> _Material for this task_:
━━━━━━━━

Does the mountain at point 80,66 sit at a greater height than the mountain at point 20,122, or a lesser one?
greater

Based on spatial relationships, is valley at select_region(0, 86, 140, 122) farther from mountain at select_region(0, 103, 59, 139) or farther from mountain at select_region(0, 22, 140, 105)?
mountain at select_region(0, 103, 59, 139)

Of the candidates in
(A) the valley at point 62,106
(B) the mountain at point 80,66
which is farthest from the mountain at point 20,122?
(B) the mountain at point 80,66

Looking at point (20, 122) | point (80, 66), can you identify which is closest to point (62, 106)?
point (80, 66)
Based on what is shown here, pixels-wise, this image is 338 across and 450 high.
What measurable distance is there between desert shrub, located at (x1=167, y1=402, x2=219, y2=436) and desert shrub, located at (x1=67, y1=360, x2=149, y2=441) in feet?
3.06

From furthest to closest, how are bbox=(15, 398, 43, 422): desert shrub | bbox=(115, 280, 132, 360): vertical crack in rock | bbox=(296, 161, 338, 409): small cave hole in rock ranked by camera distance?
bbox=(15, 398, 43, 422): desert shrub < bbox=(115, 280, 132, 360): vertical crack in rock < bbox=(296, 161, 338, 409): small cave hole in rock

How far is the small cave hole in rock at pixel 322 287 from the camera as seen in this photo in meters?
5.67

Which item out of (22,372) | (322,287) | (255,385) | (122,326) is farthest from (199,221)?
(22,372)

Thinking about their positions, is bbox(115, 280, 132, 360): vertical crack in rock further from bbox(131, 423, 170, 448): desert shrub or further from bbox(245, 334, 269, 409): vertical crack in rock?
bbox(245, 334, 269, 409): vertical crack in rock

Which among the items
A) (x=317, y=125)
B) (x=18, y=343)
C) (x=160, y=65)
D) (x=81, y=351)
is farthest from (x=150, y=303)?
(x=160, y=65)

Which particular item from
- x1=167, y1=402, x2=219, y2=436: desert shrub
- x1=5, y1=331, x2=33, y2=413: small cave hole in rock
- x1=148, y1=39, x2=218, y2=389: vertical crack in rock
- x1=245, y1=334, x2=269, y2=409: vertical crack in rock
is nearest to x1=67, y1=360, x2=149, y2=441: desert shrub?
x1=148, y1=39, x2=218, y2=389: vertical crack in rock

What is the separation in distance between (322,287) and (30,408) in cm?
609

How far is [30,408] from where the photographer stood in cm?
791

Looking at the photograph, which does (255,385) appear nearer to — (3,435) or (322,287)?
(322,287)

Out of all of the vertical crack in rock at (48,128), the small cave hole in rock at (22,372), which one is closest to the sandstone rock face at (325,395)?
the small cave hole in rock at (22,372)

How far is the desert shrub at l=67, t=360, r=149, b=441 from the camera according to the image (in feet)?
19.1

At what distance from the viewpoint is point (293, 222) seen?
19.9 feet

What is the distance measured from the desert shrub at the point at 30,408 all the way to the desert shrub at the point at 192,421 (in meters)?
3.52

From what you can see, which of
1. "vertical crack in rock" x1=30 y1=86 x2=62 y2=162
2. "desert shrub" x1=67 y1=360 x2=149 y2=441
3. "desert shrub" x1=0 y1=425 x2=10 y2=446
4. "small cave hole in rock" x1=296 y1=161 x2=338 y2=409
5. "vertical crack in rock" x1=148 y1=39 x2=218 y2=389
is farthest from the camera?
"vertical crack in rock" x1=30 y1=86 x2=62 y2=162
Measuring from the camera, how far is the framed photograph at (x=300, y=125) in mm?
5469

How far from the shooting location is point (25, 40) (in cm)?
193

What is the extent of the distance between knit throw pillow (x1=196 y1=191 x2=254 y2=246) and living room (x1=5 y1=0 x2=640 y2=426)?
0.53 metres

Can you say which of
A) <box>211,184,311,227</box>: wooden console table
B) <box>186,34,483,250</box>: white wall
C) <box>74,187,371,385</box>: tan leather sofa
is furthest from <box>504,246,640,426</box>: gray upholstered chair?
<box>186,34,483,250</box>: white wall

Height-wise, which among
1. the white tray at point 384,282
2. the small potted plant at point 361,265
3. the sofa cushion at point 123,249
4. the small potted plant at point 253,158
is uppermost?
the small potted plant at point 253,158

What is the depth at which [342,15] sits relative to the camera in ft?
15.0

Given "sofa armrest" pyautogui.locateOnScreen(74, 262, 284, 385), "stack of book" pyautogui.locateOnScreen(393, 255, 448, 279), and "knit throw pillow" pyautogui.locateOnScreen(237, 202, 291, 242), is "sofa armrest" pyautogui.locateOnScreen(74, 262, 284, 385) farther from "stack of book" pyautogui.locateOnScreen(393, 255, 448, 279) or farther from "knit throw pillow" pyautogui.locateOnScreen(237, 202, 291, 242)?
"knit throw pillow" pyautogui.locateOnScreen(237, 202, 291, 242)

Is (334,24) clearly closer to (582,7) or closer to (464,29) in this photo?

━━━━━━━━

> _Problem statement_:
Copy all of the material above word for word, with nothing changed, added, or left out.

> _Task solution_:
Does the mountain at point 80,66 sit at a greater height than the mountain at point 20,122, or a lesser one?
greater

Based on spatial relationships, is valley at select_region(0, 86, 140, 122) farther from mountain at select_region(0, 103, 59, 139) or farther from mountain at select_region(0, 22, 140, 105)?
mountain at select_region(0, 103, 59, 139)

Of the candidates in
(A) the valley at point 62,106
(B) the mountain at point 80,66
which is farthest from the mountain at point 20,122?
(B) the mountain at point 80,66

Looking at point (20, 122) | point (80, 66), can you identify which is closest to point (62, 106)?
point (80, 66)
Based on what is shown here, pixels-wise, this image is 338 across and 450 high.
What measurable distance is there between desert shrub, located at (x1=167, y1=402, x2=219, y2=436) and desert shrub, located at (x1=67, y1=360, x2=149, y2=441) in feet?
3.06

From furthest to closest, how are bbox=(15, 398, 43, 422): desert shrub | bbox=(115, 280, 132, 360): vertical crack in rock | bbox=(296, 161, 338, 409): small cave hole in rock ranked by camera distance?
bbox=(15, 398, 43, 422): desert shrub < bbox=(115, 280, 132, 360): vertical crack in rock < bbox=(296, 161, 338, 409): small cave hole in rock

How far is the small cave hole in rock at pixel 322 287 from the camera as seen in this photo in meters?
5.67

Which item out of (22,372) | (322,287) | (255,385) | (122,326) is farthest from (199,221)?
(22,372)

Thinking about their positions, is bbox(115, 280, 132, 360): vertical crack in rock further from bbox(131, 423, 170, 448): desert shrub or further from bbox(245, 334, 269, 409): vertical crack in rock?
bbox(245, 334, 269, 409): vertical crack in rock

Which among the items
A) (x=317, y=125)
B) (x=18, y=343)
C) (x=160, y=65)
D) (x=81, y=351)
is farthest from (x=150, y=303)?
(x=160, y=65)

Which particular item from
- x1=167, y1=402, x2=219, y2=436: desert shrub
- x1=5, y1=331, x2=33, y2=413: small cave hole in rock
- x1=148, y1=39, x2=218, y2=389: vertical crack in rock
- x1=245, y1=334, x2=269, y2=409: vertical crack in rock
is nearest to x1=67, y1=360, x2=149, y2=441: desert shrub?
x1=148, y1=39, x2=218, y2=389: vertical crack in rock

What is the separation in distance between (322,287) and (30,408) in cm?
609

How far is [30,408] from where the photographer stood in cm?
791

Looking at the photograph, which does (255,385) appear nearer to — (3,435) or (322,287)?
(322,287)

Out of all of the vertical crack in rock at (48,128), the small cave hole in rock at (22,372), which one is closest to the sandstone rock face at (325,395)?
the small cave hole in rock at (22,372)

How far is the desert shrub at l=67, t=360, r=149, b=441 from the camera according to the image (in feet)?
19.1

At what distance from the viewpoint is point (293, 222) seen?
19.9 feet

What is the distance measured from the desert shrub at the point at 30,408 all the way to the desert shrub at the point at 192,421 (in meters)?
3.52

From what you can see, which of
1. "vertical crack in rock" x1=30 y1=86 x2=62 y2=162
2. "desert shrub" x1=67 y1=360 x2=149 y2=441
3. "desert shrub" x1=0 y1=425 x2=10 y2=446
4. "small cave hole in rock" x1=296 y1=161 x2=338 y2=409
5. "vertical crack in rock" x1=148 y1=39 x2=218 y2=389
is farthest from the camera?
"vertical crack in rock" x1=30 y1=86 x2=62 y2=162
Measuring from the camera, how far is the framed photograph at (x=300, y=125) in mm?
5469

How far from the shooting location is point (25, 40) (in cm)?
193

What is the extent of the distance between knit throw pillow (x1=196 y1=191 x2=254 y2=246) and living room (x1=5 y1=0 x2=640 y2=426)?
0.53 metres

Can you say which of
A) <box>211,184,311,227</box>: wooden console table
B) <box>186,34,483,250</box>: white wall
C) <box>74,187,371,385</box>: tan leather sofa
is furthest from <box>504,246,640,426</box>: gray upholstered chair?
<box>186,34,483,250</box>: white wall

Height-wise, which among
1. the white tray at point 384,282
2. the small potted plant at point 361,265
3. the sofa cushion at point 123,249
4. the small potted plant at point 253,158
is uppermost?
the small potted plant at point 253,158

What is the depth at which [342,15] sits relative to the camera in ft?
15.0

Given "sofa armrest" pyautogui.locateOnScreen(74, 262, 284, 385), "stack of book" pyautogui.locateOnScreen(393, 255, 448, 279), and "knit throw pillow" pyautogui.locateOnScreen(237, 202, 291, 242), is "sofa armrest" pyautogui.locateOnScreen(74, 262, 284, 385) farther from "stack of book" pyautogui.locateOnScreen(393, 255, 448, 279) or farther from "knit throw pillow" pyautogui.locateOnScreen(237, 202, 291, 242)?
"knit throw pillow" pyautogui.locateOnScreen(237, 202, 291, 242)

Is (334,24) clearly closer to (582,7) or closer to (464,29) in this photo?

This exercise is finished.